§ **THE INPUT**:
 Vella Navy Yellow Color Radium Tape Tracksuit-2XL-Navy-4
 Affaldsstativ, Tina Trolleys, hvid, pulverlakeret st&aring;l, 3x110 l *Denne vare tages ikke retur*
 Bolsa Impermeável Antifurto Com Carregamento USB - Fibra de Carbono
...
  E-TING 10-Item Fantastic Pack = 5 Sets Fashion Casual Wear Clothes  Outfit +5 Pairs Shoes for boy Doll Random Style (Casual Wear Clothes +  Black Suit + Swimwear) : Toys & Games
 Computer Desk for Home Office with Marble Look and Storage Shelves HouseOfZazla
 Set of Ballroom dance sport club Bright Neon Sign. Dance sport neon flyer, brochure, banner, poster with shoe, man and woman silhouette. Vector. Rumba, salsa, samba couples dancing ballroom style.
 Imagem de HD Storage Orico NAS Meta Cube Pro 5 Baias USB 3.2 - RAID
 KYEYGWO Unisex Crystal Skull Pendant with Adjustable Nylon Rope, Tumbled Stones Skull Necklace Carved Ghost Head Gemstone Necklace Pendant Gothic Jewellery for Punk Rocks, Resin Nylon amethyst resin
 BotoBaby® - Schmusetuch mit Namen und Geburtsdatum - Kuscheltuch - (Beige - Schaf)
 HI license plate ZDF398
==
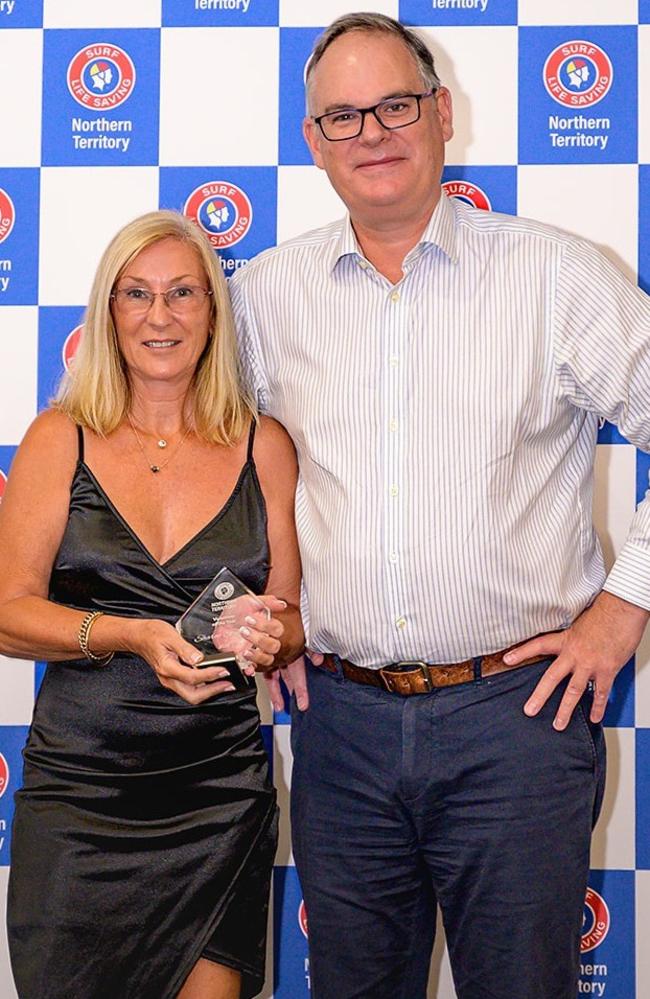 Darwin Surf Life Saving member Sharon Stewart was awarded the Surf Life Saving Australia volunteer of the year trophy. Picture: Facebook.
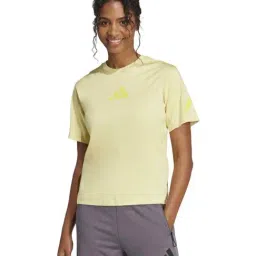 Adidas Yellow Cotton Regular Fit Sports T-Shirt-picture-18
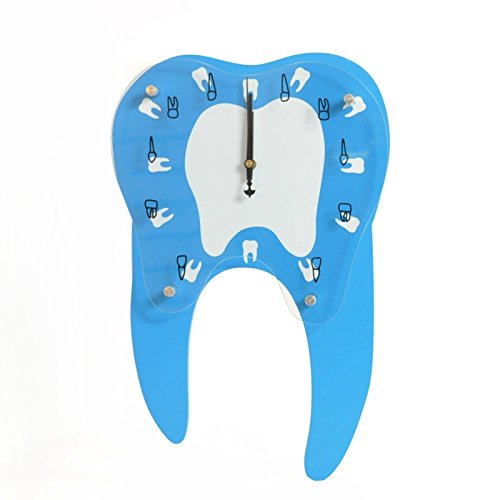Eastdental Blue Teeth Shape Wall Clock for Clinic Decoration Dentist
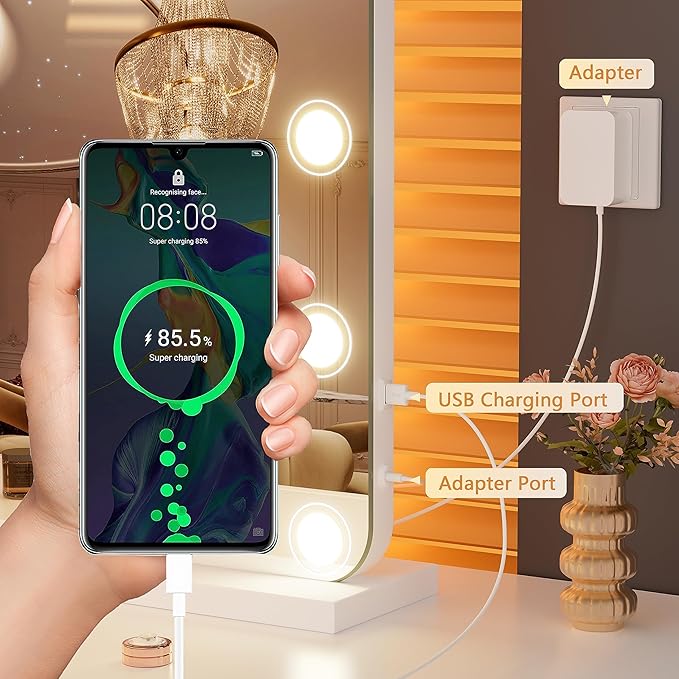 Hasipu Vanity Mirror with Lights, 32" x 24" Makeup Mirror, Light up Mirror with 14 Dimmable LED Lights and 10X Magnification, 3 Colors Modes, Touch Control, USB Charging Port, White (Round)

§ **EXERCISE**: Using the data, starting with the line with "E-TING 10-Item Fantastic" and going on through the line with "HI license plate ZDF398", write those lines out again with "Marble" swapped for "Walnut" and nothing else changed.

§ **ANSWER BOX**:
  E-TING 10-Item Fantastic Pack = 5 Sets Fashion Casual Wear Clothes  Outfit +5 Pairs Shoes for boy Doll Random Style (Casual Wear Clothes +  Black Suit + Swimwear) : Toys & Games
 Computer Desk for Home Office with Walnut Look and Storage Shelves HouseOfZazla
 Set of Ballroom dance sport club Bright Neon Sign. Dance sport neon flyer, brochure, banner, poster with shoe, man and woman silhouette. Vector. Rumba, salsa, samba couples dancing ballroom style.
 Imagem de HD Storage Orico NAS Meta Cube Pro 5 Baias USB 3.2 - RAID
 KYEYGWO Unisex Crystal Skull Pendant with Adjustable Nylon Rope, Tumbled Stones Skull Necklace Carved Ghost Head Gemstone Necklace Pendant Gothic Jewellery for Punk Rocks, Resin Nylon amethyst resin
 BotoBaby® - Schmusetuch mit Namen und Geburtsdatum - Kuscheltuch - (Beige - Schaf)
 HI license plate ZDF398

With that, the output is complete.